Kalimat-kalimat ini biasanya berulang kali kita temukan di buku sekolah, mulai jaman saya masih sekolah hingga 3 tahun yang lalu saat saya masih aktif part-time mengajar private siswa sekolah dasar.

Tulisan ini sedikit menjadi pengingat tentang ‘hukum alam’ yang sejatinya sudah sering kita dengar saat masih sekolah.

Brutal truth, hukum alam ini tidak bisa dilihat dan dirasakan oleh semua orang. Ada titik dimana perhatian tidak diberikan ke semua yang juga berhak mendapatkannya.

Saya gak paham tuh, kalau petani bisa gagal panen karna krisis iklim, soalnya kalau saya mau makan nasi, ya langsung saja ambil di rice cooker.

Akhir-akhir ini musim panas terasa lebih lama dari biasanya. Kadang, saat cuaca panas terik lalu tiba-tiba hujan deras sampai terjadi banjir. Atau malahan, di bulan Desember ini yang harusnya musim hujan, kita malah kepanasan.

Juni hingga Agustus 2023 merupakan tiga bulan terpanas sepanjang sejarah dan bulan Juli 2023 menjadi bulan yang paling panas. Kabar buruknya, menurut Indeks Risiko INFORM tahun 2023, Indonesia menduduki peringkat ketiga teratas negara yang paling berisiko terhadap bahaya iklim (peringkat ke-48 dari 191), termasuk banjir, kekeringan, dan gelombang panas (European Commission, 2023). Frekuensi dan intensitas bahaya iklim diperkirakan akan meningkat seiring dengan memburuknya perubahan iklim.

Banyak orang berpikir perubahan iklim berarti kaitannya suhu yang semakin meningkat. Tapi kenaikan suhu hanyalah awal dari mulainya perubahan iklim. Coba kita lihat root cause-nya, karena Bumi adalah sebuah sistem, di mana semuanya terhubung, perubahan di satu area dapat memengaruhi perubahan di semua area lainnya. Kemudian perubahan ini akan mempengaruhi semua aspek basic needs atau kebutuhan dasar dalam kehidupan sehari-hari.

Dulu kita menyebut iklim untuk membantu mengingat pola cuaca jangka panjang, agar kita biar bisa tahu kalau di Indonesia saat bulan Juni musim panas, atau saat bulan Desember musim hujan. Saya menulis ini di bulan Desember, dan inilah cuacanya.

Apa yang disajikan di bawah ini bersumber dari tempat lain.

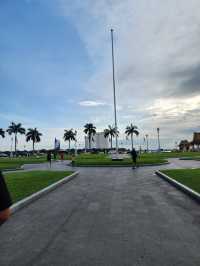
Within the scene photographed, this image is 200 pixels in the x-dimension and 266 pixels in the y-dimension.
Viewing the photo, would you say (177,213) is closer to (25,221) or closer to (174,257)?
(174,257)

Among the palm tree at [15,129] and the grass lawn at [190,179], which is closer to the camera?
the grass lawn at [190,179]

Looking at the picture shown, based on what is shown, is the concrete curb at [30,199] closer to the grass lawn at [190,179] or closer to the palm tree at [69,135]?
the grass lawn at [190,179]

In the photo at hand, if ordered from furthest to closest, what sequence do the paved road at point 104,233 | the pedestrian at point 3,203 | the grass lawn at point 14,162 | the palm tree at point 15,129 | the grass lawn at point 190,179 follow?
1. the palm tree at point 15,129
2. the grass lawn at point 14,162
3. the grass lawn at point 190,179
4. the paved road at point 104,233
5. the pedestrian at point 3,203

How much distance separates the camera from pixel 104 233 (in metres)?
5.65

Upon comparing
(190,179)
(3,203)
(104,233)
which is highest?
(3,203)

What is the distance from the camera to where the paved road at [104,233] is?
14.1 feet

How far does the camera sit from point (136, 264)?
13.3 ft

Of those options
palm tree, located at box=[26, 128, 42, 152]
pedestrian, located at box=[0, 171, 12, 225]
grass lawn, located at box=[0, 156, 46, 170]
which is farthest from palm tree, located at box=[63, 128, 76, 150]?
pedestrian, located at box=[0, 171, 12, 225]

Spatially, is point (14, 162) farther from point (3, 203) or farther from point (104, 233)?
point (3, 203)

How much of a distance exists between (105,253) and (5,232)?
2589 millimetres

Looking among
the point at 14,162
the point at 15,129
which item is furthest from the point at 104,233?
the point at 15,129

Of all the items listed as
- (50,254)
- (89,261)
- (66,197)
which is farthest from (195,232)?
(66,197)

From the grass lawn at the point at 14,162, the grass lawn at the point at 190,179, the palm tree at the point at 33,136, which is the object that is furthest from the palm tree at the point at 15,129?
the grass lawn at the point at 190,179

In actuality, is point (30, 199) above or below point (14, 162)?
below
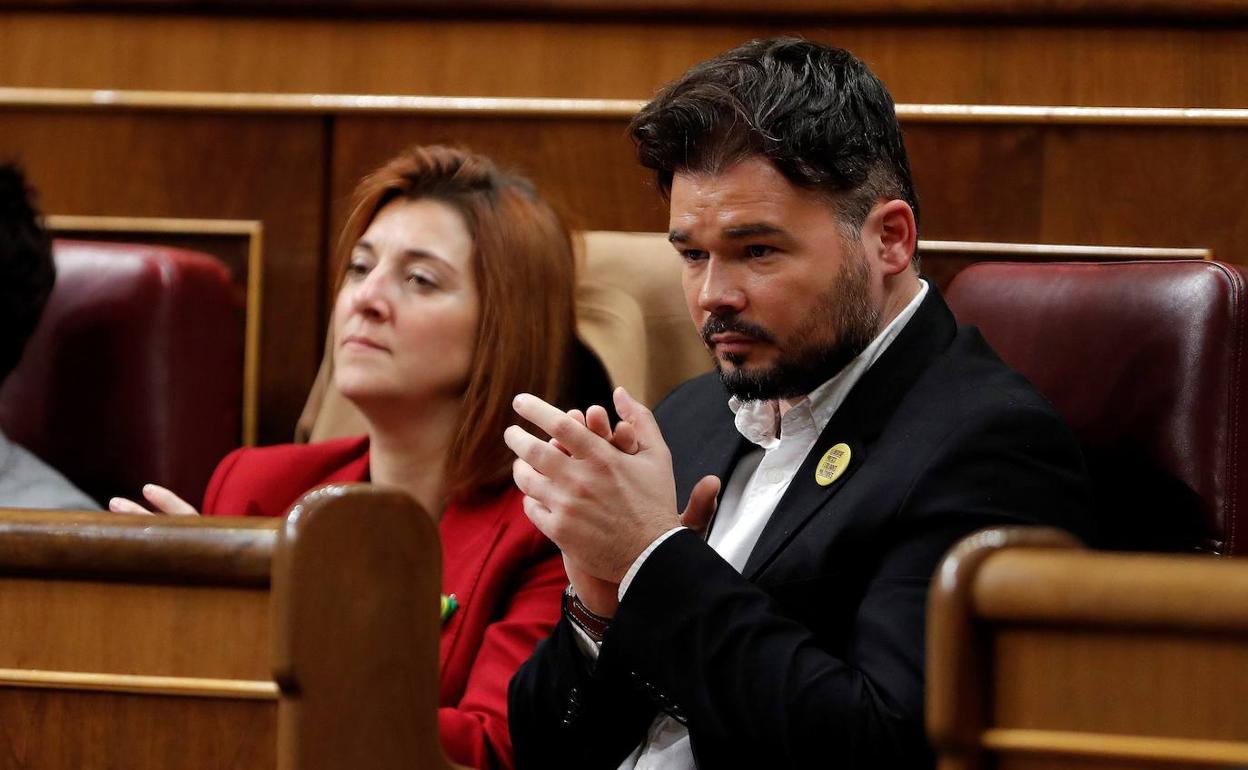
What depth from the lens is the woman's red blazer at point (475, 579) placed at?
0.80 m

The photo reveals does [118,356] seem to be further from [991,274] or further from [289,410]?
[991,274]

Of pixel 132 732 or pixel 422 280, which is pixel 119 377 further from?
pixel 132 732

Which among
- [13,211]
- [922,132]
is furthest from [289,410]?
[922,132]

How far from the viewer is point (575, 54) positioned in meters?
1.18

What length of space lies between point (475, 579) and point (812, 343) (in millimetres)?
265

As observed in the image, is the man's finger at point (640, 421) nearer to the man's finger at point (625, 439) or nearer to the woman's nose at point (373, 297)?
the man's finger at point (625, 439)

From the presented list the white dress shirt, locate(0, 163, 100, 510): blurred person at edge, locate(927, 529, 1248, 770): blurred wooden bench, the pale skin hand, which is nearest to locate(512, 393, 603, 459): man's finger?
the pale skin hand

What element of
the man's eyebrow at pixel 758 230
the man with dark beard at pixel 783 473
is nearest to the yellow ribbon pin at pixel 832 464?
the man with dark beard at pixel 783 473

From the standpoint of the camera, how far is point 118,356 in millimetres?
1144

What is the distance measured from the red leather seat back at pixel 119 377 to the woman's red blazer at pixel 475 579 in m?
0.11

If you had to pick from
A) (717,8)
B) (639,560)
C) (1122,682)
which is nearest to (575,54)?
(717,8)

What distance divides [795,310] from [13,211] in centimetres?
62

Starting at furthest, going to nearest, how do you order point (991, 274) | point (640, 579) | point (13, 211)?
point (13, 211) → point (991, 274) → point (640, 579)

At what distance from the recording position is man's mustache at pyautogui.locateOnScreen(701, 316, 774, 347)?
0.75 m
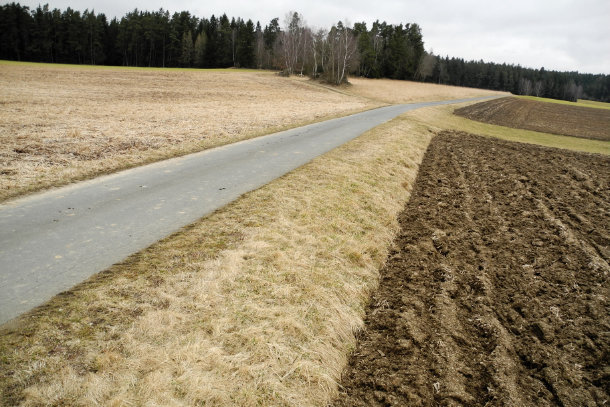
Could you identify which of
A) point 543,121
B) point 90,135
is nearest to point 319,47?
point 543,121

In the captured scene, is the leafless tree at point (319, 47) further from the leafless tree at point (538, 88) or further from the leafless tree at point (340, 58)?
the leafless tree at point (538, 88)

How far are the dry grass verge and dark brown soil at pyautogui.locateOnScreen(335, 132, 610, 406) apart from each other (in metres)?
0.50

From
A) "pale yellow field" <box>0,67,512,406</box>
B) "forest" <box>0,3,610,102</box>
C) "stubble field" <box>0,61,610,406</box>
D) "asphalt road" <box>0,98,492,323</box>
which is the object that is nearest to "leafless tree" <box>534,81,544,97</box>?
"forest" <box>0,3,610,102</box>

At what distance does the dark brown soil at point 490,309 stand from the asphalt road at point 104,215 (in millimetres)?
3763

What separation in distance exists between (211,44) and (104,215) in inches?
3730

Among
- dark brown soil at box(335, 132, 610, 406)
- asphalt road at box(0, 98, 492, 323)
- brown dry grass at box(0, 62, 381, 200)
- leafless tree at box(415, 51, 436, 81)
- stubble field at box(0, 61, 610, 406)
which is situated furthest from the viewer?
leafless tree at box(415, 51, 436, 81)

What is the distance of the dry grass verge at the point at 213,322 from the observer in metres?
3.07

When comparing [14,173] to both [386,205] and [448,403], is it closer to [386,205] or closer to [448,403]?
[386,205]

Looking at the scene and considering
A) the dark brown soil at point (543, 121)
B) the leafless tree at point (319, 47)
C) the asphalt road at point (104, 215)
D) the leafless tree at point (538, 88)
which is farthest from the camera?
the leafless tree at point (538, 88)

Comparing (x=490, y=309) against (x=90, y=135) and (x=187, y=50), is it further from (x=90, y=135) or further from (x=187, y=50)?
(x=187, y=50)

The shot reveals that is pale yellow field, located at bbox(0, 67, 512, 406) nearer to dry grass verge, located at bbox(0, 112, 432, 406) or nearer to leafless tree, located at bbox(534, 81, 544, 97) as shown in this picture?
dry grass verge, located at bbox(0, 112, 432, 406)

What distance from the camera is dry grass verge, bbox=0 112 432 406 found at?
121 inches

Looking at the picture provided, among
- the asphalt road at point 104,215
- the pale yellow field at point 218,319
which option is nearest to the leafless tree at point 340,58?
the asphalt road at point 104,215

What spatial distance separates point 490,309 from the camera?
4957 millimetres
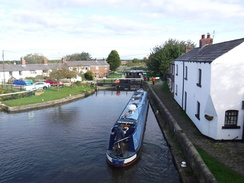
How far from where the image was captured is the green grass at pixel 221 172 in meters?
8.96

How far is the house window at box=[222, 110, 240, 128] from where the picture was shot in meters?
13.0

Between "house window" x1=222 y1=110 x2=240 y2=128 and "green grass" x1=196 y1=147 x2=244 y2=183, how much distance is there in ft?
10.2

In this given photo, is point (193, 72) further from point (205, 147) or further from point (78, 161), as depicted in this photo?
point (78, 161)

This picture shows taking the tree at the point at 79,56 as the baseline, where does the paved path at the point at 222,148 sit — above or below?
below

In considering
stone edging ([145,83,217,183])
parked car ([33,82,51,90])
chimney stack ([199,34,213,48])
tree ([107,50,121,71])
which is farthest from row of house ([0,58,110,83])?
stone edging ([145,83,217,183])

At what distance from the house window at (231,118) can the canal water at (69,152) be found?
4267mm

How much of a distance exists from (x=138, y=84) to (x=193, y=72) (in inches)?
1171

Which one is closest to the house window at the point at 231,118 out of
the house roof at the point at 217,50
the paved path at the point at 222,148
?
the paved path at the point at 222,148

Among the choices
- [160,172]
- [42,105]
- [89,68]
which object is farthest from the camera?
[89,68]

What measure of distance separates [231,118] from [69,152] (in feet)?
36.2

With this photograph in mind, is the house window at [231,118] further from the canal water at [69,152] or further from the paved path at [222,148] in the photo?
the canal water at [69,152]

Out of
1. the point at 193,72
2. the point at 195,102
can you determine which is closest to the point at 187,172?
the point at 195,102

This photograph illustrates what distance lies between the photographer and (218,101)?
1291 centimetres

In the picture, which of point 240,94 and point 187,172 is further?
point 240,94
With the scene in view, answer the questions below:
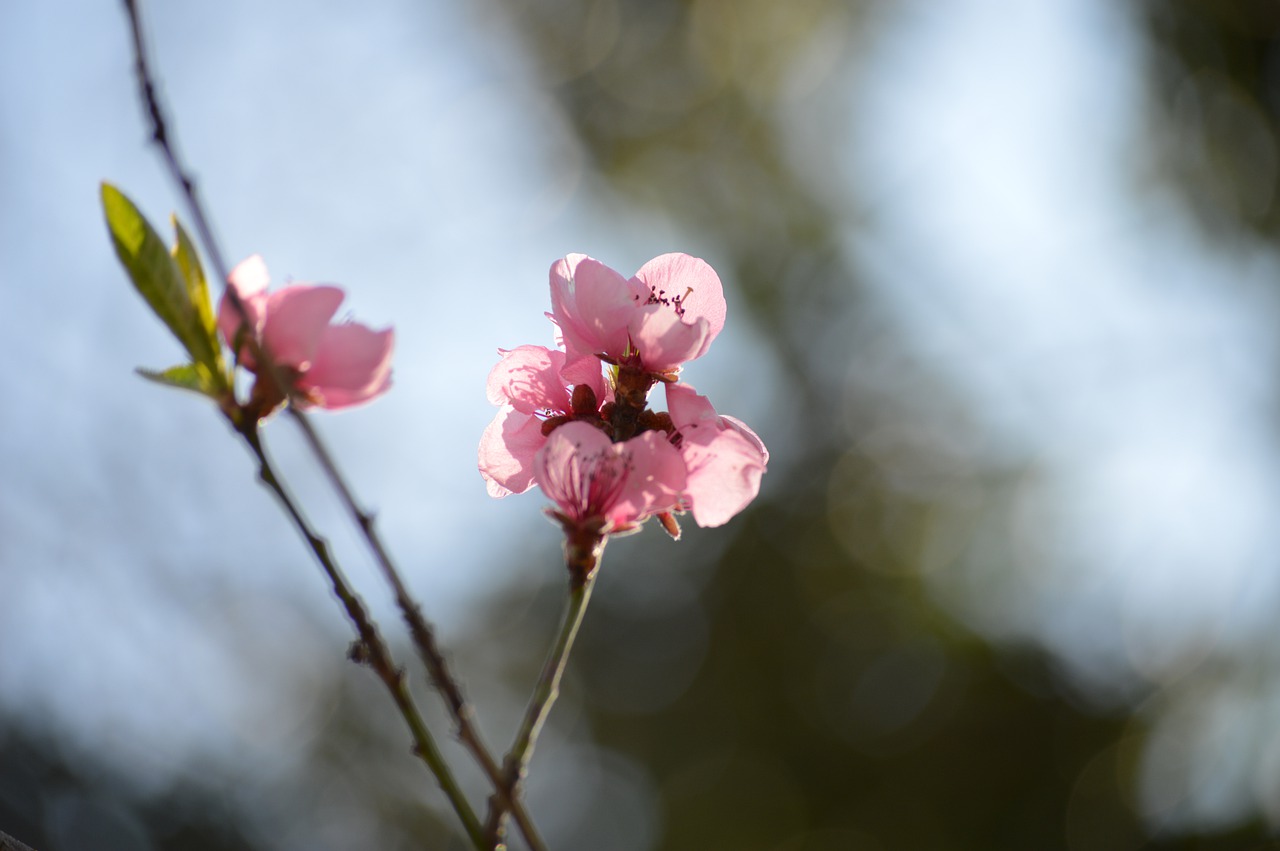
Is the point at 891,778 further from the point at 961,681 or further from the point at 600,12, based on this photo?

Sedari kecil tinggal di Kalimantan, saya percaya pernyataan-pernyataan dari pelajaran SD itu benar adanya. Terutama saat bencana karhutla tahun 2015, 2019, dan tahun 2023 ini, yang bahkan menjadikan Kota Sampit — berkali-kali menoreh prestasi peringkat 1 udara terburuk di Indonesia, dengan angka ISPU kategori Berbahaya.

Sudah menjadi rahasia umum jika kebakaran hutan dan lahan gambut 99% disebabkan oleh faktor kesengajaan manusia yang membakarnya, entah untuk membuka lahan, mencari ikan di semak, atau mendapat “mandat” untuk melakukannya. Perpaduan antara cuaca panas dengan suhu yang semakin tinggi, lahan gambut yang mengering dan sensitif terbakar, serta kesengajaan untuk membakarnya, lengkap sudah mengundang kebakaran lahan. Hingga September 2023, tercatat 3.208 kasus ISPA di Kabupaten Kotawaringin Timur. Ini hanya salah satu kabupaten di Kalimantan Tengah, belum lagi terhitung kabupaten lain se-Kalimantan.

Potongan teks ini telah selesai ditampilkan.